A British carer has been given a suspended sentence after stealing money from her client’s gambling paycheck. [Image: Shutterstock.com]
Caught by anonymous letter
A nurse in the UK has avoided a prison sentence after stealing from her client to gamble. Chloe Campion, 33, from Trafford, Greater Manchester, pleaded guilty to fraud by abuse but is lucky the judge suspended her 12-month sentence for 18 months.
Campion’s client, Joan Anderson, has Down syndrome and dementia and clearly requires compassionate care. However, Campion used Anderson’s bank card to steal £28,523 ($34,807) from December 2021 to May 2022; The money was primarily used to finance Campion’s gambling addiction.
After speaking to the police, I made a few more transactions
Campion readily admitted her crime after being questioned by police. However, her wrongdoings were only discovered when the head of the charity she worked for received an anonymous letter about what had happened. And although she said she wanted to pay everything back, she still made a few transactions after talking to the police. One big mistake she made was linking Anderson’s bank card to her PayPal account and not deleting the evidence.
The judge felt sorry for the defendant
Campion’s defense attorney, Hannah Forsyth, said she suffers from post-traumatic stress disorder, anxiety and gambling addiction. She told the court that her client had been going through difficult times for years; Her post-traumatic stress disorder emerged after giving birth in 2016, her partner was diagnosed with cancer and is still undergoing treatment, her grandfather passed away and a cafe where she worked supporting people with learning disabilities went out of business .
Forsyth assured the court that Campion had attended both therapy and Gamblers Anonymous meetings to deal with her problems and that she was taking medication for anxiety.
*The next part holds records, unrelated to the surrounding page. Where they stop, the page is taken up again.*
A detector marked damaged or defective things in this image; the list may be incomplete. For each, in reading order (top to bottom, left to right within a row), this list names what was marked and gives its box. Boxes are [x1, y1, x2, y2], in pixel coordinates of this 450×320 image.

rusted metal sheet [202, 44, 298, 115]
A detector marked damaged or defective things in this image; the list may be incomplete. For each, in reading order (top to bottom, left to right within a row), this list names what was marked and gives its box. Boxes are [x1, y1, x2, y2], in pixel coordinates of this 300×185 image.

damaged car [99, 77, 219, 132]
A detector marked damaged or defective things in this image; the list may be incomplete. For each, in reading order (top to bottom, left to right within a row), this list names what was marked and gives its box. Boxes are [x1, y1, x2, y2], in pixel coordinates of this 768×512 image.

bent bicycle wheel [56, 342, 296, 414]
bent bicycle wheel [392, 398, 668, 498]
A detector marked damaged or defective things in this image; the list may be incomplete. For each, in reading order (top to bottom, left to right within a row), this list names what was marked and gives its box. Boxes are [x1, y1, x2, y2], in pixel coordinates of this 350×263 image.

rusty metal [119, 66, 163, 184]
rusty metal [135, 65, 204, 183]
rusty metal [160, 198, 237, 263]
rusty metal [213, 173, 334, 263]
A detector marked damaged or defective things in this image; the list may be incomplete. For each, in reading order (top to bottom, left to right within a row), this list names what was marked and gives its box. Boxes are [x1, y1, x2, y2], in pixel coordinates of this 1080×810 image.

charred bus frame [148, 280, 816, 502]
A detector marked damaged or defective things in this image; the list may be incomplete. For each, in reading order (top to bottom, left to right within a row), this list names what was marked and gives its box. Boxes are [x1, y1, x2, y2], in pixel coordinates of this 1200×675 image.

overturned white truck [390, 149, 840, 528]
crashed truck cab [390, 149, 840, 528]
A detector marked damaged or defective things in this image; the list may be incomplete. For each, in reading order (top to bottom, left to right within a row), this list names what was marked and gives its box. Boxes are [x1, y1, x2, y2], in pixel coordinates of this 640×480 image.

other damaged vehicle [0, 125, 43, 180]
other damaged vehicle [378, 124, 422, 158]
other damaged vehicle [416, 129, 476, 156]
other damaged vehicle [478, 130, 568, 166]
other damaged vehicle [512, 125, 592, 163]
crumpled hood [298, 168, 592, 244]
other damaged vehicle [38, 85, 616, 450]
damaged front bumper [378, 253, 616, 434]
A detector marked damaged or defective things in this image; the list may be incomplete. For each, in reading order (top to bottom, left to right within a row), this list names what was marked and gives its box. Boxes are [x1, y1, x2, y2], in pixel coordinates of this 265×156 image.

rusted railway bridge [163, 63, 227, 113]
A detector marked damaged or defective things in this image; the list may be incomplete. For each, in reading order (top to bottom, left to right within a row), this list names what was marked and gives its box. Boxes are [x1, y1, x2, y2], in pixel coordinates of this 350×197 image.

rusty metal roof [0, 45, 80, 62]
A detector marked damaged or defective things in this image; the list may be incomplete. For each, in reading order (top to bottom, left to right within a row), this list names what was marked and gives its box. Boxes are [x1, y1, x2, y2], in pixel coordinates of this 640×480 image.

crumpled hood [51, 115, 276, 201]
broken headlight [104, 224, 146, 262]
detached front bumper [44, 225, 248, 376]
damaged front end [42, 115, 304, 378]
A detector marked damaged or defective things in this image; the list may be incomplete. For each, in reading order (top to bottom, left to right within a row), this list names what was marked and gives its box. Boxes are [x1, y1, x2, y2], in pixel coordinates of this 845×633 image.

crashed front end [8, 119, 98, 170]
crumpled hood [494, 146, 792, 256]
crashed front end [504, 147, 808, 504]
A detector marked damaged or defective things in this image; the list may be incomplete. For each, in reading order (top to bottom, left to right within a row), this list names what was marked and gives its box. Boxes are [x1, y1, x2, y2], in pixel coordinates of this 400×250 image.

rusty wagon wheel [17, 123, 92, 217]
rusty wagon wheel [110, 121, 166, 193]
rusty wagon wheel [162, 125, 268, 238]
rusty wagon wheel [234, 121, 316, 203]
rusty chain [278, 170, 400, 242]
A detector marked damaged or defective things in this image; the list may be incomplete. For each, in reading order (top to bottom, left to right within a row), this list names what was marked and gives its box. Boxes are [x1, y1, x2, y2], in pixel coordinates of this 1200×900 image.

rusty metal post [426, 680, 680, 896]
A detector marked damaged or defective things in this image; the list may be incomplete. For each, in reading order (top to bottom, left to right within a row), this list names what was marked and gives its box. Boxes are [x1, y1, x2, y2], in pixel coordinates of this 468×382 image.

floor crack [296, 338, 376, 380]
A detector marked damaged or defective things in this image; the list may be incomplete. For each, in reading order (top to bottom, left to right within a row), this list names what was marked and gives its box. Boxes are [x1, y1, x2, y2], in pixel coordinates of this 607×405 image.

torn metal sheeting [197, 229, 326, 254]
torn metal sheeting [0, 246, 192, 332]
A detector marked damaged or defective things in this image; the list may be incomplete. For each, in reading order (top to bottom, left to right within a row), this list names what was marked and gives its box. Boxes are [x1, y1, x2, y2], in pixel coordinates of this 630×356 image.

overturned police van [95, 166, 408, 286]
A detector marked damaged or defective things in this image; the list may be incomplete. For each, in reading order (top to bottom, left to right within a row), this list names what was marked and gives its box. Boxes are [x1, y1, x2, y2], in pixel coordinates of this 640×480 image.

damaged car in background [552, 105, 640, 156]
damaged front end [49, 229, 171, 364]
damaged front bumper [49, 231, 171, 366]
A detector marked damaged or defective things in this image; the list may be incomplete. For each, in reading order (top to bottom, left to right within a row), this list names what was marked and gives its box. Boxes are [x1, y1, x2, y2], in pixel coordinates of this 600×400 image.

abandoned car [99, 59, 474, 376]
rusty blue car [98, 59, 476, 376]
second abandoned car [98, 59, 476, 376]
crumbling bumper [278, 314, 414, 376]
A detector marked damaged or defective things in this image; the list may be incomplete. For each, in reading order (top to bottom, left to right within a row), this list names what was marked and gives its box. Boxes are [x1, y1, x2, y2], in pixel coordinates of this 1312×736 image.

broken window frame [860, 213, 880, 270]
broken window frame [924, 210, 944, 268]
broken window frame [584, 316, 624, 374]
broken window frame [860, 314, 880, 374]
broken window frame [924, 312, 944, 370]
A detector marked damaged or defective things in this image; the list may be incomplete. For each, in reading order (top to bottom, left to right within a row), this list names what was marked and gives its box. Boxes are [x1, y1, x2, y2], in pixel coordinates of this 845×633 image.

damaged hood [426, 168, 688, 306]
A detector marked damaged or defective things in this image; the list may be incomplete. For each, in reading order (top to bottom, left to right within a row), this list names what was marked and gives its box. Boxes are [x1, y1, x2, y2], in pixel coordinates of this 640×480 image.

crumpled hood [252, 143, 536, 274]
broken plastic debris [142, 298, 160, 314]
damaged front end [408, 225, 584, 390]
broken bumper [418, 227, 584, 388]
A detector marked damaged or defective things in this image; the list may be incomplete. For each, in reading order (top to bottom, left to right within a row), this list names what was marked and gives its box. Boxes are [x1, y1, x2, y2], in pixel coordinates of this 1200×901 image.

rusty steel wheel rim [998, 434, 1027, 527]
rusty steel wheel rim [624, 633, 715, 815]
Campion had paid back £17,088 ($20,853) of what she stole
The judge offered leniency because Campion had paid back £17,088 ($20,853) of what she stole, she has taken care of her mental health and addictions and has children at home.
Not the first time, won’t be the last time
Unfortunately, this is just another example of someone abusing their position of trust to further their gambling. Just last month, former Australian MP Russell Northe was sentenced to 21 months in prison for using over AU$170,000 (US$108,137) of Victorian Electoral Commission gambling funds on the apps Tabcorp and Ladbrokes. He falsified bank statements and receipts to conceal the embezzlement of funds.
In August, a British man was given a six-month suspended prison sentence for stealing his grandmother’s funeral savings to gamble.
Last year another carer in England took advantage of the person in her care. Alana Squire stole over £45,000 ($55,004) from a disabled veteran to gamble online, angering the man so much he tried to take his own life.
And in the United States, an Indiana school district accountant embezzled nearly $1 million and used it for numerous personal expenses, including trips to casinos.